An example of a prepared statement with named markers:
<?php
$pdo = new PDO('pgsql:dbname=example;user=me;password=pass;host=localhost;port=5432');
$sql = "SELECT username, password
FROM users
WHERE username = :username
AND password = :pass";
$sth = $pdo->prepare($sql);
$sth->execute(array(':username' => $_POST['username'], ':pass' => $_POST['password']));
$result = $sth->fetchAll();
An example of a prepared statement with question mark markers:
<?php
$pdo = new PDO('pgsql:dbname=example;user=me;password=pass;host=localhost;port=5432');
$sql = "SELECT username, password
FROM users
WHERE username = ?
AND password = ?";
$sth = $pdo->prepare($sql);
$sth->execute(array($_POST['username'], $_POST['password']));
$result = $sth->fetchAll();
How do we prepare statements:
You define a query one time, and can called it as often as you like with different values. (eg. in a loop)

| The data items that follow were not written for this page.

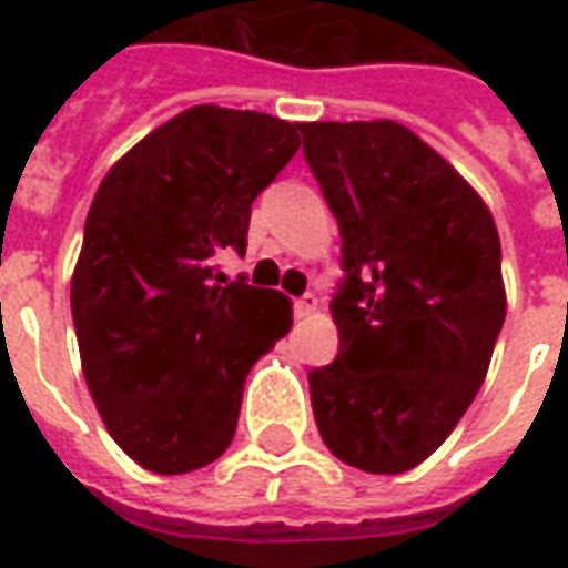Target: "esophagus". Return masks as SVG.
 <instances>
[{
	"label": "esophagus",
	"mask_w": 568,
	"mask_h": 568,
	"mask_svg": "<svg viewBox=\"0 0 568 568\" xmlns=\"http://www.w3.org/2000/svg\"><path fill=\"white\" fill-rule=\"evenodd\" d=\"M316 307H320L316 295H304V297H297V301H295L297 316H310V313H316Z\"/></svg>",
	"instance_id": "esophagus-1"
}]
</instances>
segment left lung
Instances as JSON below:
<instances>
[{
    "mask_svg": "<svg viewBox=\"0 0 568 568\" xmlns=\"http://www.w3.org/2000/svg\"><path fill=\"white\" fill-rule=\"evenodd\" d=\"M344 236L332 316L341 353L310 371L325 447L402 475L447 440L487 377L505 322L496 222L475 187L398 121L301 124Z\"/></svg>",
    "mask_w": 568,
    "mask_h": 568,
    "instance_id": "obj_1",
    "label": "left lung"
}]
</instances>
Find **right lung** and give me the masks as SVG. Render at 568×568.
Wrapping results in <instances>:
<instances>
[{
  "label": "right lung",
  "instance_id": "add662e5",
  "mask_svg": "<svg viewBox=\"0 0 568 568\" xmlns=\"http://www.w3.org/2000/svg\"><path fill=\"white\" fill-rule=\"evenodd\" d=\"M301 124L191 105L118 158L72 271L81 371L109 435L154 475L215 463L248 368L292 328L276 288L227 280L252 200L301 149Z\"/></svg>",
  "mask_w": 568,
  "mask_h": 568
}]
</instances>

$result = pg_prepare($dbconn, "my_query", 'SELECT * FROM shops WHERE name = $1');
$result = pg_execute($dbconn, "my_query", array("Joe's Widgets"));
$result = pg_execute($dbconn, "my_query", array("row two"));
$result = pg_execute($dbconn, "my_query", array("row three"));
see: http://us2.php.net/manual/en/function.pg-execute.php
Reply to Karim79's answer
This
$result = pg_prepare($dbconn, "query1", 'SELECT passhash_md5 FROM users WHERE email = $1');
seems to be the same as this
$result = pg_prepare($dbconn, "query1", 'SELECT passhash_md5 FROM users WHERE email = ?');
Conclusion: the use of pg_prepare and pg_execute makes PHP much more efficient, since you do not need to consider sanitizing. It also helps you in the use of PDO.